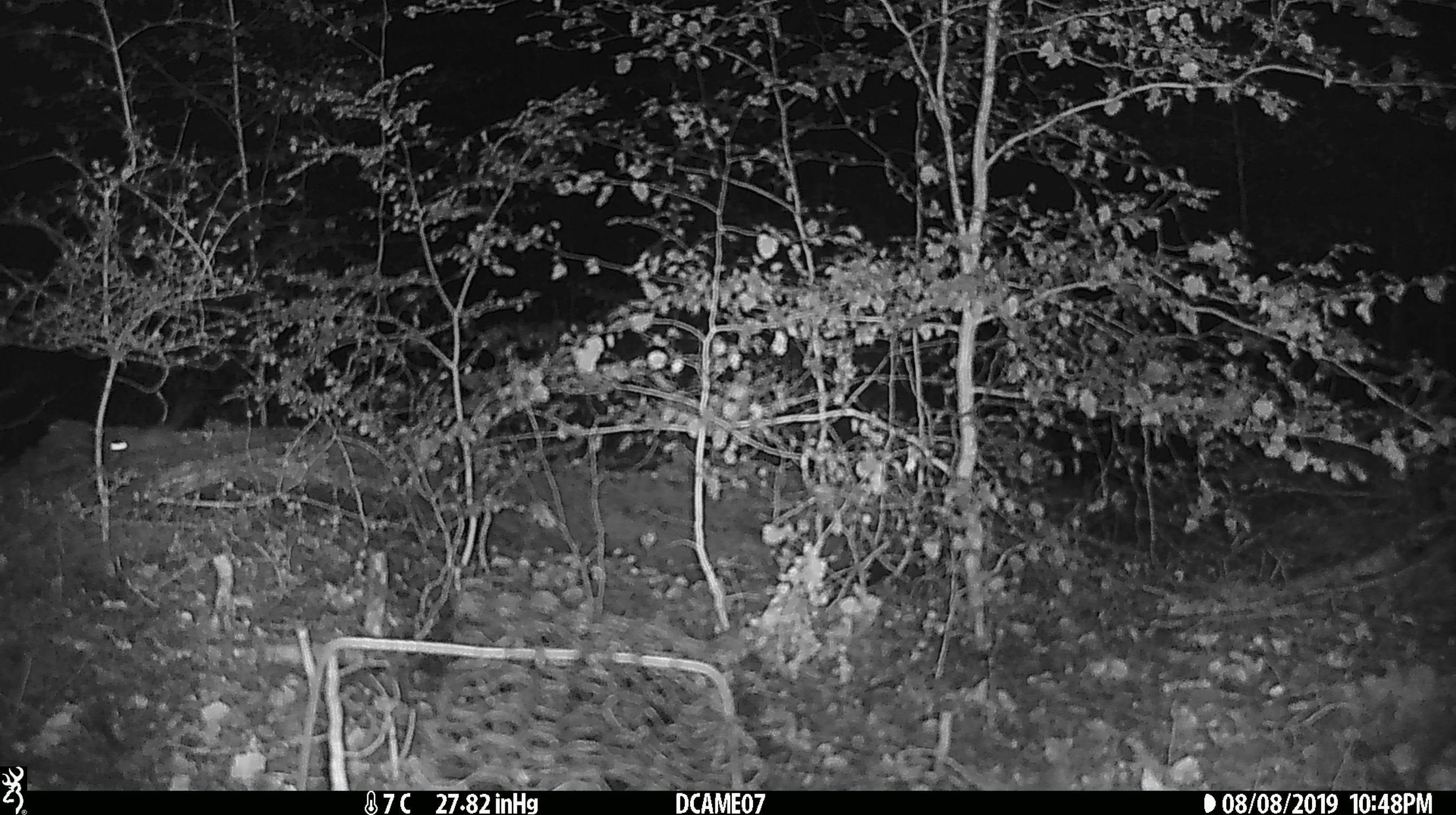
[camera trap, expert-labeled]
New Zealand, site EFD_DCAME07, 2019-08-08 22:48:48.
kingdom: Animalia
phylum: Chordata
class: Mammalia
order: Rodentia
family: Muridae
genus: Mus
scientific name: Mus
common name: mouse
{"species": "mouse (Mus)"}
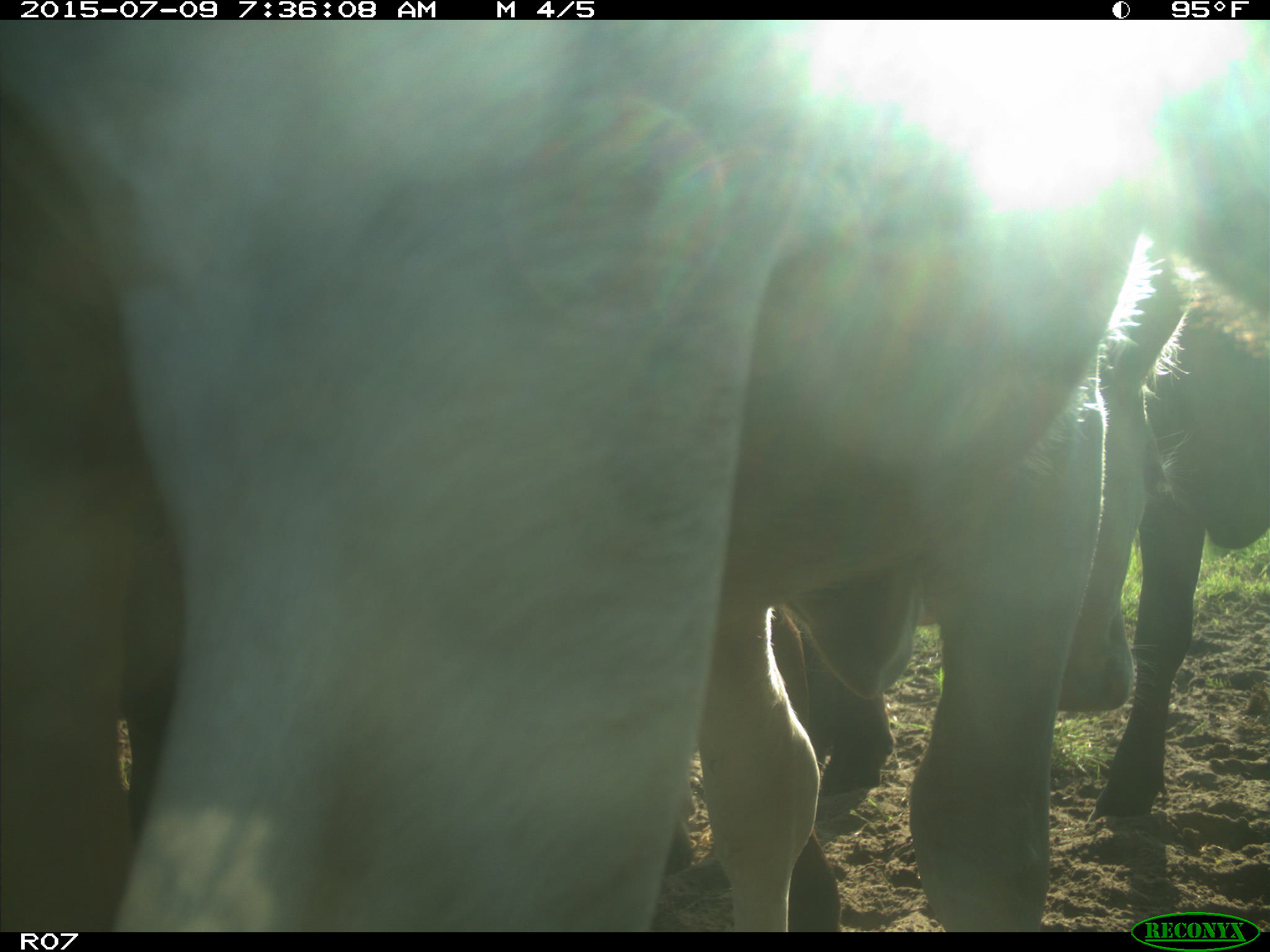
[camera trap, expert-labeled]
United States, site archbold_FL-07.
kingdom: Animalia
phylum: Chordata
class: Mammalia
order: Artiodactyla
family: Bovidae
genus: Bos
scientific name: Bos taurus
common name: domestic cow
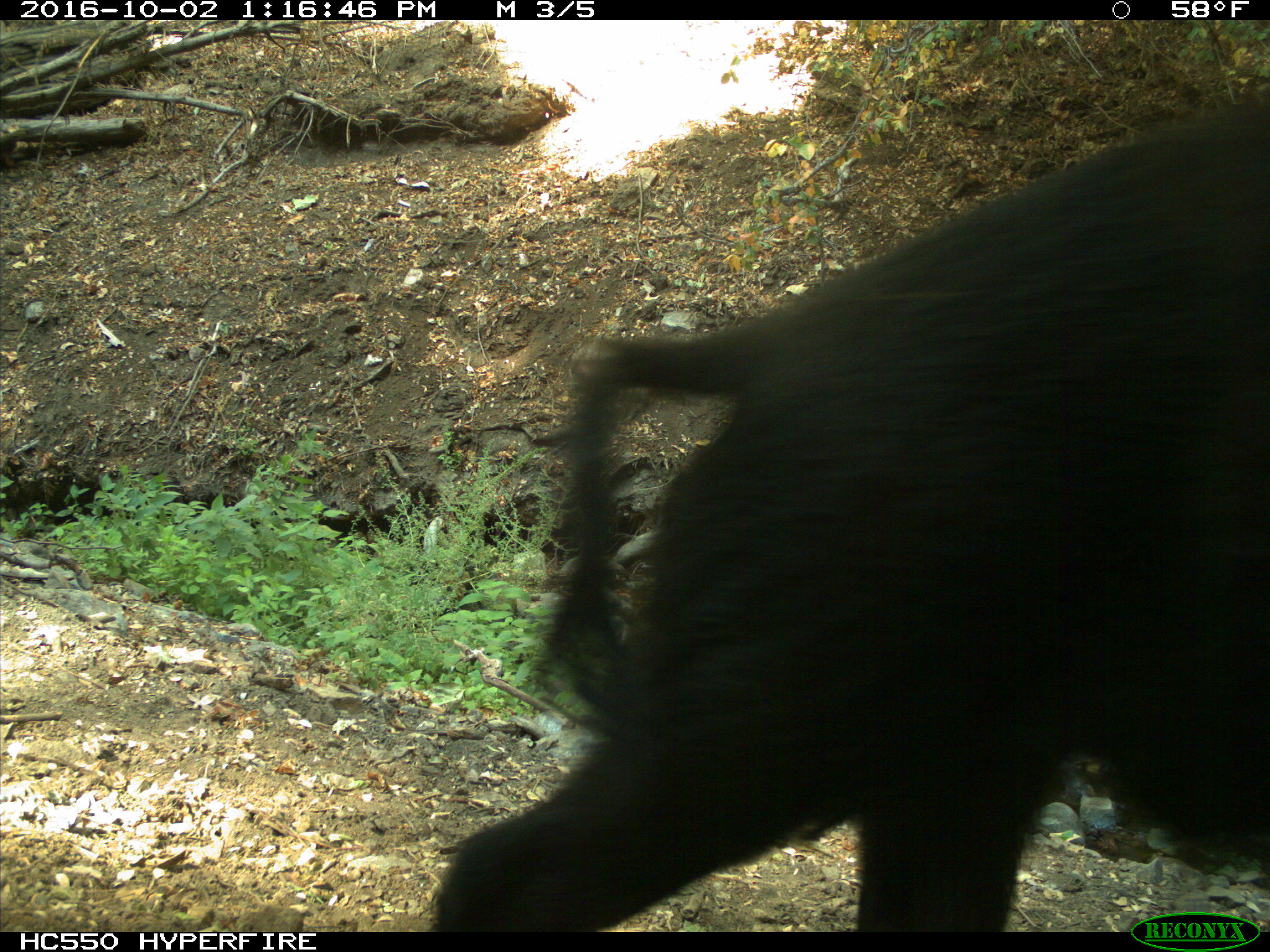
***
> _PROBLEM TO WORK ON_
Copy out each line of the material above that holds the word "name".

> _WRITTEN ANSWER_
scientific name: Mus
common name: mouse
scientific name: Bos taurus
common name: domestic cow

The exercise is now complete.